■ **Supplied material**
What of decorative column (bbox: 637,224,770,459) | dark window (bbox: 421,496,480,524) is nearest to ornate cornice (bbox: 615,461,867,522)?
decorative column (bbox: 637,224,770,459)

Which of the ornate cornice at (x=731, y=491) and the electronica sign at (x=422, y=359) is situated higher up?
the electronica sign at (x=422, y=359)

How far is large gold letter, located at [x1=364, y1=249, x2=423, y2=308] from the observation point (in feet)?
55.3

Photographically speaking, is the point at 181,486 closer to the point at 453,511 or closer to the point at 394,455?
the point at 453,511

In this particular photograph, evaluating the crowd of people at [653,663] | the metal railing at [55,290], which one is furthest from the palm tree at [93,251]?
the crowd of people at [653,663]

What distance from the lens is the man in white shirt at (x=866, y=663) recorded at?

■ **Objective**
Reproduce all of the data above, replacing each occurrence of "ornate cornice" with "carved cornice" and keeping everything else identical.

■ **Result for this task**
What of decorative column (bbox: 637,224,770,459) | dark window (bbox: 421,496,480,524) is nearest to carved cornice (bbox: 615,461,867,522)?
decorative column (bbox: 637,224,770,459)

Which of the carved cornice at (x=731, y=491) and the electronica sign at (x=422, y=359) is situated higher up?
the electronica sign at (x=422, y=359)

How far is large gold letter, located at [x1=364, y1=249, x2=423, y2=308] from the observation point (in feet)?
55.3

Photographically speaking, is the point at 181,486 closer to the point at 453,511 or closer to the point at 394,455?
the point at 453,511

In this particular photograph, evaluating the crowd of people at [653,663] | the metal railing at [55,290], which one is furthest from the palm tree at [93,251]?
the crowd of people at [653,663]

What distance from the lens is the man in white shirt at (x=866, y=663) recorded at?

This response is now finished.